Hacker News new | ask | show | jobs
by Twey 632 days ago
My favourite litmus test for ‘can LLMs reason about code?’ is to make up a programming language with familiar syntax but weird semantics. E.G.:

- all variables contain signed integers

- all variable names have block scope

- there is no variable declaration syntax: all variables are implicitly initialized at first use with the value 5

- all integer literals are expressions

- the expression `a + b` means to subtract the value on the left from the variable on the right, returning the previous value of the variable

- a program is a block

- a block is a sequence of statements enclosed in braces and separated by semicolons, and executed from bottom to top

- conditionals are introduced by the keyword `while`, followed by an expression, followed by a block that is executed only if the expression evaluates to 4

- loops are done by simply prefixing a block with an expression; if the expression evaluates to 0, the block will run indefinitely, otherwise the block will run a number of times indicated by the negation of the value

Et cetera. Then I ask the LLM to write a simple program (e.g. FizzBuzz). Even with a lot of hand-holding, I've yet to get an LLM to do this successfully, or even to answer questions about a program written in the language.

2 comments

I actually had pretty good results from taking a new language that was posted here and having GPT-4 try to interpret it. I don't remember what it was called, but it was APL-like, very symbol-dense, but not using standard symbols. It was too new to be included in any training data at the time, but GPT-4 did a good job of figuring out what each symbol meant.
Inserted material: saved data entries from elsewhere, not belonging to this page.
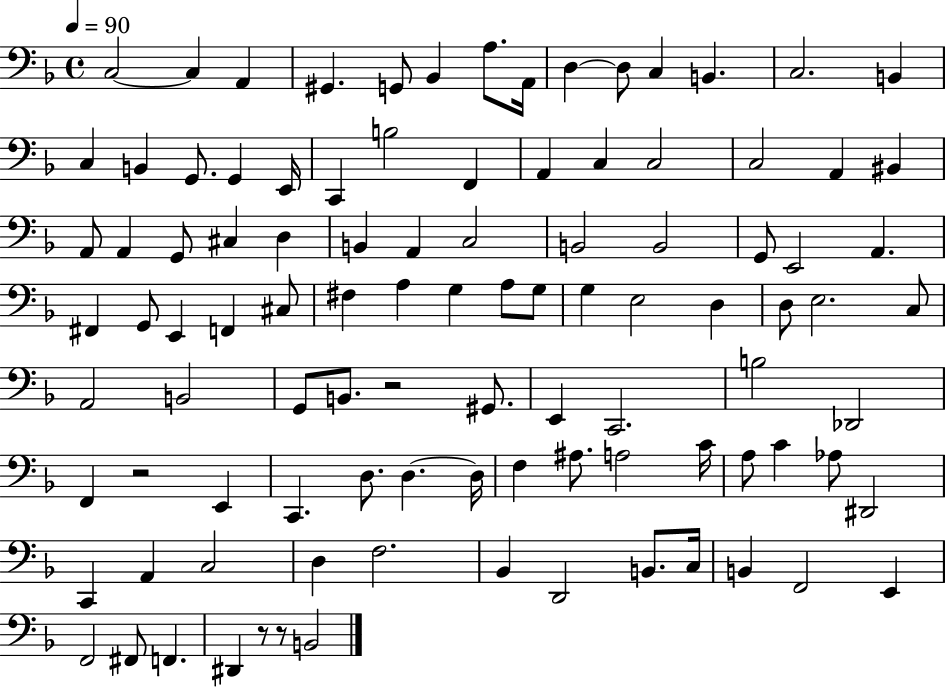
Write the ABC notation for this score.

X:1
T:Untitled
M:4/4
L:1/4
K:F
C,2 C, A,, ^G,, G,,/2 _B,, A,/2 A,,/4 D, D,/2 C, B,, C,2 B,, C, B,, G,,/2 G,, E,,/4 C,, B,2 F,, A,, C, C,2 C,2 A,, ^B,, A,,/2 A,, G,,/2 ^C, D, B,, A,, C,2 B,,2 B,,2 G,,/2 E,,2 A,, ^F,, G,,/2 E,, F,, ^C,/2 ^F, A, G, A,/2 G,/2 G, E,2 D, D,/2 E,2 C,/2 A,,2 B,,2 G,,/2 B,,/2 z2 ^G,,/2 E,, C,,2 B,2 _D,,2 F,, z2 E,, C,, D,/2 D, D,/4 F, ^A,/2 A,2 C/4 A,/2 C _A,/2 ^D,,2 C,, A,, C,2 D, F,2 _B,, D,,2 B,,/2 C,/4 B,, F,,2 E,, F,,2 ^F,,/2 F,, ^D,, z/2 z/2 B,,2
I think it's not impossible for LLMs to write code like you're wanting. Maybe it's actually harder to redefine common idioms, but to be fair that happens with people too:

https://en.m.wikipedia.org/wiki/Stroop_effect

My favorite test is to ask the LLM to approximate the mental processes going on in my brain, and based on that, divinate what food I had for dinner last thursday. /s

I’m honestly quite tired of reading people’s favorite ways to break the LLM, like it’s some kind of an achievement. Always in the context of “See? It doesn’t really reason/know/understand X!”.

Yes, it breaks when asked to do complicated stuff. GPT4 was worse at it than o1, GPT3 broke on trivial queries, and GPT2 couldn’t do anything done. I don’t even interact with LLMs often, and I find this whole topic to be breathlessly obvious, boring and unproductive, and yet every single conversation about LLMs devolves into it. Sorry about the rant, but it needed to come out at some point.